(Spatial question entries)
- - - -

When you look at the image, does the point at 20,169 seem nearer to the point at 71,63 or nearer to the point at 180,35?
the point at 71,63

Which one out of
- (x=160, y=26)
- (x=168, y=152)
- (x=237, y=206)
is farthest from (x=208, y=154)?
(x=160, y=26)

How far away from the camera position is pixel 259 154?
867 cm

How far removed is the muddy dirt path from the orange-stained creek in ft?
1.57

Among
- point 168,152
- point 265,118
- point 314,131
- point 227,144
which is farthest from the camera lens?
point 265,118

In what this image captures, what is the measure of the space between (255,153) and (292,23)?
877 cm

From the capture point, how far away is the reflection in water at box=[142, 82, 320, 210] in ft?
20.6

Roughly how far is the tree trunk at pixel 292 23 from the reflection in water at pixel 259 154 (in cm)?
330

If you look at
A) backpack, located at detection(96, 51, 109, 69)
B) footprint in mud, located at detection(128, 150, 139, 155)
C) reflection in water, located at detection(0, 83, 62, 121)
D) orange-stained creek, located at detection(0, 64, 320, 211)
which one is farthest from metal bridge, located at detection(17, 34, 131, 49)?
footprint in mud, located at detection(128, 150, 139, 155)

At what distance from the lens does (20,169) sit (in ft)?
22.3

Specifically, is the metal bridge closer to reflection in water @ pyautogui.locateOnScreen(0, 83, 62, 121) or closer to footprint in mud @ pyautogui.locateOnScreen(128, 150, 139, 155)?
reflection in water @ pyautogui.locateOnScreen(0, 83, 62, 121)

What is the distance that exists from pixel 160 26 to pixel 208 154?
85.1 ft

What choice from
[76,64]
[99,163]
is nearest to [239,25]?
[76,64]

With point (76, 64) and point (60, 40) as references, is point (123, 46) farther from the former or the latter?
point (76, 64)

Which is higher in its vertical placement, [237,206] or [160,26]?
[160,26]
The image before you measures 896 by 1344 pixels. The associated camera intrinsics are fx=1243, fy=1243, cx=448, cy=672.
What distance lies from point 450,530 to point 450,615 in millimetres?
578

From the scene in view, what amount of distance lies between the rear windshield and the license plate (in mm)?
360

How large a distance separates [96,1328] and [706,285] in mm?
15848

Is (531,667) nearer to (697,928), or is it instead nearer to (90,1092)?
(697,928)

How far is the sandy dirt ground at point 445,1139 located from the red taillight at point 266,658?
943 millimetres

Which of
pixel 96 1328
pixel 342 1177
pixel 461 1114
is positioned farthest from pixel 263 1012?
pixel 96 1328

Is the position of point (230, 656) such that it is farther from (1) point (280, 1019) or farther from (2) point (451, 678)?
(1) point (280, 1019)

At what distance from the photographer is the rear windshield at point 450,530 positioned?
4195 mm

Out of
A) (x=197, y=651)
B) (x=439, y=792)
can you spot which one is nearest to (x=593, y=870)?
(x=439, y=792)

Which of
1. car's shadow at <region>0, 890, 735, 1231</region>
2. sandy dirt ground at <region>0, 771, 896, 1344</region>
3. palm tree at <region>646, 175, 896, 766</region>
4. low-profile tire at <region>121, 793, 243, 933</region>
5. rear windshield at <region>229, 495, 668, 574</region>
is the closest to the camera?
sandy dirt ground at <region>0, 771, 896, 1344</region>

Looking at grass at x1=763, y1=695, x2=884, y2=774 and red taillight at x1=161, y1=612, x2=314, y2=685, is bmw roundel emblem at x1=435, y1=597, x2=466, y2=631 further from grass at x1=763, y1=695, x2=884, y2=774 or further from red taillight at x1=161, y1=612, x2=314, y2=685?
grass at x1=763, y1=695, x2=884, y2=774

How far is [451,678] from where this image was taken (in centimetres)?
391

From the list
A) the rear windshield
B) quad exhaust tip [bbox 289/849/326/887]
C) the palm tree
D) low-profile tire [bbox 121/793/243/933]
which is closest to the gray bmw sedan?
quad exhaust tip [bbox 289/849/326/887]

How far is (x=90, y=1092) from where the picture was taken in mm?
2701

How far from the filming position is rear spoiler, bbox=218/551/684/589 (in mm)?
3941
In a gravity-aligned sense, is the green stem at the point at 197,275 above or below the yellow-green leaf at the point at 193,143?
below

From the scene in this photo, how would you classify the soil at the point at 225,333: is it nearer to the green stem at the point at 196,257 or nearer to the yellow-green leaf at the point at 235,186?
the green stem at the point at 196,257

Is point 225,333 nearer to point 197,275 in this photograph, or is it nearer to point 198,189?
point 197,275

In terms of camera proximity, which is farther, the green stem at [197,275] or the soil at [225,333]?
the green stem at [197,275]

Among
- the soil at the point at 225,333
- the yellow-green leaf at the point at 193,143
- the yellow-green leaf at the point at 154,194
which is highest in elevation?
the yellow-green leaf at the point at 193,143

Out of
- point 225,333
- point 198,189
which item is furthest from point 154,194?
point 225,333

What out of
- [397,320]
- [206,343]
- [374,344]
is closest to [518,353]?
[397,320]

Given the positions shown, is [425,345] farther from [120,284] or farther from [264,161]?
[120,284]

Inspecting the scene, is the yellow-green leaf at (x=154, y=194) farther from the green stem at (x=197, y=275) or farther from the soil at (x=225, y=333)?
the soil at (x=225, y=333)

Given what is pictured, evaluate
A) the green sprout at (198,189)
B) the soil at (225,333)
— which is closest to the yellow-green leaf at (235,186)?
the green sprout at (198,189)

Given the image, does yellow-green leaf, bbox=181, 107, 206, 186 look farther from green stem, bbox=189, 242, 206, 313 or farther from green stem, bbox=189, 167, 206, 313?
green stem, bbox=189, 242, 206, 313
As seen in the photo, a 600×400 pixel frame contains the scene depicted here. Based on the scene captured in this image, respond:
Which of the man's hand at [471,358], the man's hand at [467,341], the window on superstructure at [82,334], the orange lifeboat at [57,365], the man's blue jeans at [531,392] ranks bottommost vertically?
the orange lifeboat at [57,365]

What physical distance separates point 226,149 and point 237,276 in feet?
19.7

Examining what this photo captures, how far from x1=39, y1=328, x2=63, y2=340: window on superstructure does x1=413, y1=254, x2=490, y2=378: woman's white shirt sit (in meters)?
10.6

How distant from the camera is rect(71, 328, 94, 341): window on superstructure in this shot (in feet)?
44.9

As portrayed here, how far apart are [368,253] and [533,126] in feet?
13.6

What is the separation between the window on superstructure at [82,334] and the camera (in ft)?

- - - -

Rewrite the lines above as a numbered list, leaving out the blank ones.

● **Right answer**:
1. When you look at the image, does the point at 20,169 seem nearer to the point at 71,63 or nearer to the point at 180,35?
2. the point at 71,63
3. Which one out of
4. - (x=160, y=26)
5. - (x=168, y=152)
6. - (x=237, y=206)
7. is farthest from (x=208, y=154)?
8. (x=160, y=26)
9. How far away from the camera position is pixel 259 154?
10. 867 cm
11. How far removed is the muddy dirt path from the orange-stained creek in ft?
12. 1.57
13. Among
14. - point 168,152
15. - point 265,118
16. - point 314,131
17. - point 227,144
18. which is farthest from the camera lens?
19. point 265,118
20. In what this image captures, what is the measure of the space between (255,153) and (292,23)?
21. 877 cm
22. From the capture point, how far away is the reflection in water at box=[142, 82, 320, 210] in ft?
23. 20.6
24. Roughly how far is the tree trunk at pixel 292 23 from the reflection in water at pixel 259 154 (in cm)?
25. 330
26. If you look at
27. A) backpack, located at detection(96, 51, 109, 69)
28. B) footprint in mud, located at detection(128, 150, 139, 155)
29. C) reflection in water, located at detection(0, 83, 62, 121)
30. D) orange-stained creek, located at detection(0, 64, 320, 211)
31. which one is farthest from metal bridge, located at detection(17, 34, 131, 49)?
32. footprint in mud, located at detection(128, 150, 139, 155)
33. At what distance from the lens does (20,169) sit (in ft)?
34. 22.3
35. Specifically, is the metal bridge closer to reflection in water @ pyautogui.locateOnScreen(0, 83, 62, 121) or closer to footprint in mud @ pyautogui.locateOnScreen(128, 150, 139, 155)?
36. reflection in water @ pyautogui.locateOnScreen(0, 83, 62, 121)
37. What is the distance that exists from pixel 160 26 to pixel 208 154?
38. 85.1 ft
39. What choice from
40. [76,64]
41. [99,163]
42. is nearest to [239,25]?
43. [76,64]
44. With point (76, 64) and point (60, 40) as references, is point (123, 46) farther from the former or the latter?
45. point (76, 64)
46. Which is higher in its vertical placement, [237,206] or [160,26]?
47. [160,26]
48. The image before you measures 896 by 1344 pixels. The associated camera intrinsics are fx=1243, fy=1243, cx=448, cy=672.
49. What distance lies from point 450,530 to point 450,615 in millimetres?
50. 578
51. From the scene in view, what amount of distance lies between the rear windshield and the license plate (in mm)?
52. 360
53. How large a distance separates [96,1328] and [706,285] in mm?
54. 15848
55. Is (531,667) nearer to (697,928), or is it instead nearer to (90,1092)?
56. (697,928)
57. How far is the sandy dirt ground at point 445,1139 located from the red taillight at point 266,658?
58. 943 millimetres
59. Which of
60. pixel 96 1328
61. pixel 342 1177
62. pixel 461 1114
63. is positioned farthest from pixel 263 1012?
64. pixel 96 1328
65. Is the position of point (230, 656) such that it is farther from (1) point (280, 1019) or farther from (2) point (451, 678)?
66. (1) point (280, 1019)
67. At what distance from the photographer is the rear windshield at point 450,530 positioned?
68. 4195 mm
69. Out of
70. A) (x=197, y=651)
71. B) (x=439, y=792)
72. can you spot which one is nearest to (x=593, y=870)?
73. (x=439, y=792)
74. Which of
75. 1. car's shadow at <region>0, 890, 735, 1231</region>
76. 2. sandy dirt ground at <region>0, 771, 896, 1344</region>
77. 3. palm tree at <region>646, 175, 896, 766</region>
78. 4. low-profile tire at <region>121, 793, 243, 933</region>
79. 5. rear windshield at <region>229, 495, 668, 574</region>
80. is the closest to the camera?
81. sandy dirt ground at <region>0, 771, 896, 1344</region>
82. Looking at grass at x1=763, y1=695, x2=884, y2=774 and red taillight at x1=161, y1=612, x2=314, y2=685, is bmw roundel emblem at x1=435, y1=597, x2=466, y2=631 further from grass at x1=763, y1=695, x2=884, y2=774 or further from red taillight at x1=161, y1=612, x2=314, y2=685?
83. grass at x1=763, y1=695, x2=884, y2=774
84. How far is [451,678] from where this image was taken (in centimetres)?
85. 391
86. From the list
87. A) the rear windshield
88. B) quad exhaust tip [bbox 289/849/326/887]
89. C) the palm tree
90. D) low-profile tire [bbox 121/793/243/933]
91. which is closest to the gray bmw sedan?
92. quad exhaust tip [bbox 289/849/326/887]
93. How far is (x=90, y=1092) from where the picture was taken in mm?
94. 2701
95. How far from the filming position is rear spoiler, bbox=218/551/684/589 (in mm)?
96. 3941
97. In a gravity-aligned sense, is the green stem at the point at 197,275 above or below the yellow-green leaf at the point at 193,143?
98. below
99. From the scene in this photo, how would you classify the soil at the point at 225,333: is it nearer to the green stem at the point at 196,257 or nearer to the yellow-green leaf at the point at 235,186?
100. the green stem at the point at 196,257
101. Is point 225,333 nearer to point 197,275 in this photograph, or is it nearer to point 198,189?
102. point 197,275
103. In terms of camera proximity, which is farther, the green stem at [197,275] or the soil at [225,333]?
104. the green stem at [197,275]
105. Among
106. - the soil at the point at 225,333
107. - the yellow-green leaf at the point at 193,143
108. - the yellow-green leaf at the point at 154,194
109. which is highest in elevation?
110. the yellow-green leaf at the point at 193,143
111. Out of
112. - point 225,333
113. - point 198,189
114. which item is furthest from point 154,194?
115. point 225,333
116. What out of
117. - [397,320]
118. - [206,343]
119. - [374,344]
120. is closest to [518,353]?
121. [397,320]
122. Given the positions shown, is [425,345] farther from [120,284] or farther from [264,161]?
123. [120,284]
124. Inspecting the scene, is the yellow-green leaf at (x=154, y=194) farther from the green stem at (x=197, y=275) or farther from the soil at (x=225, y=333)?
125. the soil at (x=225, y=333)
126. Given what is pictured, evaluate
127. A) the green sprout at (198,189)
128. B) the soil at (225,333)
129. — which is closest to the yellow-green leaf at (235,186)?
130. the green sprout at (198,189)
131. Given the image, does yellow-green leaf, bbox=181, 107, 206, 186 look farther from green stem, bbox=189, 242, 206, 313 or farther from green stem, bbox=189, 167, 206, 313?
132. green stem, bbox=189, 242, 206, 313
133. As seen in the photo, a 600×400 pixel frame contains the scene depicted here. Based on the scene captured in this image, respond:
134. Which of the man's hand at [471,358], the man's hand at [467,341], the window on superstructure at [82,334], the orange lifeboat at [57,365], the man's blue jeans at [531,392] ranks bottommost vertically?
135. the orange lifeboat at [57,365]
136. What physical distance separates point 226,149 and point 237,276 in feet?
137. 19.7
138. Examining what this photo captures, how far from x1=39, y1=328, x2=63, y2=340: window on superstructure does x1=413, y1=254, x2=490, y2=378: woman's white shirt sit (in meters)?
139. 10.6
140. How distant from the camera is rect(71, 328, 94, 341): window on superstructure in this shot (in feet)?
141. 44.9
142. As portrayed here, how far apart are [368,253] and [533,126] in feet?
143. 13.6
144. What is the separation between the window on superstructure at [82,334] and the camera (in ft)?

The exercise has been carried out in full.